Maliki gets the power to dominate his domestic opponents; violence declines, facilitating the departure of U.S. forces. Iran has the satisfaction of seeing its proxies solidly in control of a post-colonial Iraq. More, Maliki carries out his plan of creating a Shi’ite political region in the south, giving Iran a rich playing field for exercising its influence. A satisfying mirage for the heat of summer, indeed.
Unfortunately for Maliki, “mirage” is exactly what such a plan will very likely prove to be. As I discussed earlier,
U.S. occupation destroyed the ethnic unity of Iraqi society, provoked the rise of Islamic militancy, created a power vacuum that was
naturally exploited by all manner of local tough guys, and thereby opened the door for al Qua’ida, which, in its own equally barbaric way, moved as efficiently as the U.S. to take advantage of events to sink its teeth into the carcass of Iraqi society.
An all-out military offensive to destroy Shi’ite opponents and unify Iraqi Shi’a by force would probably exacerbate rather than end these trends started by the U.S. occupation.
- First, the gamble that Moqtada can be overwhelmed is a risky one.

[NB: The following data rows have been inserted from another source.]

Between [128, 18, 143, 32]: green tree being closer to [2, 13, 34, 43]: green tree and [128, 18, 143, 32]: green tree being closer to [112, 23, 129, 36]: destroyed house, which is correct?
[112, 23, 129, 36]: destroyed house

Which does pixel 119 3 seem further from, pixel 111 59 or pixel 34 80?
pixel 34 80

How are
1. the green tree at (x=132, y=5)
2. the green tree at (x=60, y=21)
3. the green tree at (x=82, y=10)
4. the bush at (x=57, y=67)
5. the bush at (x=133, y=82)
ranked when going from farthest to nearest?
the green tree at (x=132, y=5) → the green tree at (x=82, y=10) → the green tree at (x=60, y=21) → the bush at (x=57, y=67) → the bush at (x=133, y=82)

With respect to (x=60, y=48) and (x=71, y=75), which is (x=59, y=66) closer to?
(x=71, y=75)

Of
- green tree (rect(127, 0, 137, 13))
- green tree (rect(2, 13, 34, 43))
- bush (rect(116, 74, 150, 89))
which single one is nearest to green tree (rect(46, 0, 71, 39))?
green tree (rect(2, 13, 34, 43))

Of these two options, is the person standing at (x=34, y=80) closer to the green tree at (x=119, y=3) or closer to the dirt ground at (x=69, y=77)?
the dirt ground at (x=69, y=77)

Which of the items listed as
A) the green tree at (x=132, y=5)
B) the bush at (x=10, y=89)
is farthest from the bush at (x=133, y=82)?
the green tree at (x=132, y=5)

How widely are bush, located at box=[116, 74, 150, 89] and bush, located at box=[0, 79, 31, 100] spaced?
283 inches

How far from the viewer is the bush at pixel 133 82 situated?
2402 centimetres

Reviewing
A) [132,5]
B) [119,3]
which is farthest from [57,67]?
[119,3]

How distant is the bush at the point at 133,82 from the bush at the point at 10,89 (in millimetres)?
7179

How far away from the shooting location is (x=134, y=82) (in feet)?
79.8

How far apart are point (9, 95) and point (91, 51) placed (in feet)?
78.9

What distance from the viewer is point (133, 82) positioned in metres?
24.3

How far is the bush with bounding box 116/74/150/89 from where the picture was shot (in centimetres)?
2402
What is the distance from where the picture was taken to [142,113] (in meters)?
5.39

- Second, what reason is there to expect the Sunnis, with their new 90,000-man military (albeit it one in fragments rather than formed into an army), simply to sit on the sidelines? Might they not be tempted to aid whichever Shi’ite group finds itself at a disadvantage in order to keep the Shi’a disunited?
- Third, might the prospect of victory by Maliki, whose reticence to allow the Sunnis to join either the political system or the national army has already produced some evidence of a Sunni tactical recalculation, not persuade the Sunnis to resuscitate their ties to al Qua’ida?
The list of theoretical possibilities could be extended endlessly; more valuable would be a group effort by those concerned to develop a list of impacts that are actually emerging, as evidence becomes available. It is a fateful decision for a government to make the decision to attack its own capital. It is also a fateful decision for the factions dividing one ethnic/religious group in a diverse and disunited society to decide to resolve their conflict through force. The potential long-term consequences of this sudden shift away from compromise merit careful study before all the so-called progress under the surge goes up in smoke.
The point to keep in mind at this early stage of the process is that the extreme complexity of the Iraqi political situation makes calculating the outcome of an aggressive initiative particularly hard. In a complex situation, the more extreme the shift in behavior (short of some “final solution” like genocide), the more numerous the changes, the more rapid the adaptation of all actors in the system, and, thus, the more difficult it will be to predict the outcome. Iraq is characterized at present by:
- an unusually large number of political parties;
- an unusual degree of power possessed by these parties as a result of their private militias;
- an extreme degree of foreign military, intelligence, and financial inputs into the Iraqi political system resulting from the weakness of the Iraqi government;
- extreme ferment—rapidly evolving factional alliances and tactics;
- an unusually rich range of significant political perspectives (Ba’athist, federal, confederal, Shi’ite revenge, jihadi, colonial, pan-Shi’ite).
This summer in Iraq is not just going to be hot but filled with surprises...with ominous implications for the far more important conflict between Tel Aviv and Tehran.